Ces mots, prononcés avec une mélancolie qui s’efforçait d’être plaisante, avertirent le chanoine de jeter les yeux sur le singulier personnage qu’il embrassait tendrement : en voyant cette face de ramoneur, ces plumes rougies, ces cornes dorées, et cette queue ruisselante de vin, il perdit la gravité de son âge et de sa robe monacale, pour tomber dans des convulsions de rire, qui dissipèrent les restes de sa maladie ; il fut donc guéri radicalement par cet excès de gaîté et cette explosion de joie.

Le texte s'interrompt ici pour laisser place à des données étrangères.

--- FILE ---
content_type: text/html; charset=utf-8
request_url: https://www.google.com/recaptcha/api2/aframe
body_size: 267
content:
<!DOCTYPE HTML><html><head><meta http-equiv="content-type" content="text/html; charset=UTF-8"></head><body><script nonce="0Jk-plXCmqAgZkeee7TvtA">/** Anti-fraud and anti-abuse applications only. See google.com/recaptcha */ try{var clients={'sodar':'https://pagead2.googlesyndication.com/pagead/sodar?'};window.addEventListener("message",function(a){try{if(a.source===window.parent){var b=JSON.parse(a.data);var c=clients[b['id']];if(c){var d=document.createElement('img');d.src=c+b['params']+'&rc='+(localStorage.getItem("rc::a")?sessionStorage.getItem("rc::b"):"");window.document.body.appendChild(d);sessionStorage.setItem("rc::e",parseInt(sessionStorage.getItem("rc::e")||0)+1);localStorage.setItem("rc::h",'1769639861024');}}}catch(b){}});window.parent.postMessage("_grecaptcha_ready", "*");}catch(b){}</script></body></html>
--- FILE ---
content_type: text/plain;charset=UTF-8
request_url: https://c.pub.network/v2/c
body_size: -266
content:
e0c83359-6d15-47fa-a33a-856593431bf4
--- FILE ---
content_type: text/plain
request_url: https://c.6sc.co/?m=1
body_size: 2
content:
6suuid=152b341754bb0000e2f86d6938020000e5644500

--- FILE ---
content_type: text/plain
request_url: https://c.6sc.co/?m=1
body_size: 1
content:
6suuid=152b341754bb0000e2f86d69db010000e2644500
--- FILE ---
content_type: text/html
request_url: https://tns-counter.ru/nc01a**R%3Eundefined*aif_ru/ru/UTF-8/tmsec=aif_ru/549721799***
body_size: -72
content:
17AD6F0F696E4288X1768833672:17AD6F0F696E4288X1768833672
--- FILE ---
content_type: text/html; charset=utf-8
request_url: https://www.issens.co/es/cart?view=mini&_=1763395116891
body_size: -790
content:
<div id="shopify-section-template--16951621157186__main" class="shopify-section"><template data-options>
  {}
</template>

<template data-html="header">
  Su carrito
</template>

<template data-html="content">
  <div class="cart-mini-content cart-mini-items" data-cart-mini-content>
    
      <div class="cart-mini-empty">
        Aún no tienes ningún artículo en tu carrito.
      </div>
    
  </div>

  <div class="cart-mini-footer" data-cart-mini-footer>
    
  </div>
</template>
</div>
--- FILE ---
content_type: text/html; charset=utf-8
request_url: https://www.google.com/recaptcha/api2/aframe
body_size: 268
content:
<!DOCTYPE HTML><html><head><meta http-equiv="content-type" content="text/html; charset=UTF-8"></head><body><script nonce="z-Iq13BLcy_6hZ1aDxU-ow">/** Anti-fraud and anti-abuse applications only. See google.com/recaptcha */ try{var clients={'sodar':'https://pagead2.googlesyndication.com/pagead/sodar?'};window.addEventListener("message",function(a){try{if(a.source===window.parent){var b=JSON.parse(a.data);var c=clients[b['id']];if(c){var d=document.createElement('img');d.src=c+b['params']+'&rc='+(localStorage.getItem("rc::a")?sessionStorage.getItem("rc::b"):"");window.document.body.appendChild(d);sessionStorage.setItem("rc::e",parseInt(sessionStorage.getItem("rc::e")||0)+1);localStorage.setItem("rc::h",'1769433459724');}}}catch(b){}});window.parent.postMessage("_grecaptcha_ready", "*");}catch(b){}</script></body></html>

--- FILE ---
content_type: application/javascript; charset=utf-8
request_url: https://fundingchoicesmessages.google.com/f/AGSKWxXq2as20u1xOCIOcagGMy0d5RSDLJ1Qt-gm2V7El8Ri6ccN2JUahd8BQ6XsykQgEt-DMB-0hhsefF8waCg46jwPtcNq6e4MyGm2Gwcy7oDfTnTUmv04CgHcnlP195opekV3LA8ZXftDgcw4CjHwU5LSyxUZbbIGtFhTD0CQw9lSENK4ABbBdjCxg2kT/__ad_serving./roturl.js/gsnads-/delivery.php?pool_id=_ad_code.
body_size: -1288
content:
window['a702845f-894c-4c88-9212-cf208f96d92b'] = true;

Quant à Scarron, qui riait aussi de le voir rire, il eut beau, à force de bains, se débarrasser de ces plumes et de ce miel diaboliques incrustés dans sa peau, sa jeunesse et sa santé furent le prix de son imprudente mascarade ; les rhumatismes, qu’il avait gagnés à ces alternatives subites de chaud et de froid, désorganisèrent son tempérament et paralysèrent tout son corps ; sa tête se pencha sur sa poitrine ; ses jambes, dont les nerfs s’étaient retirés, lui refusèrent leur service, et il ne conserva de mouvement que dans les yeux, la langue et la main droite ; mais sa bonne humeur ne l’abandonna pas et s’accrut, au contraire, en compensation des autres facultés qui lui manquaient.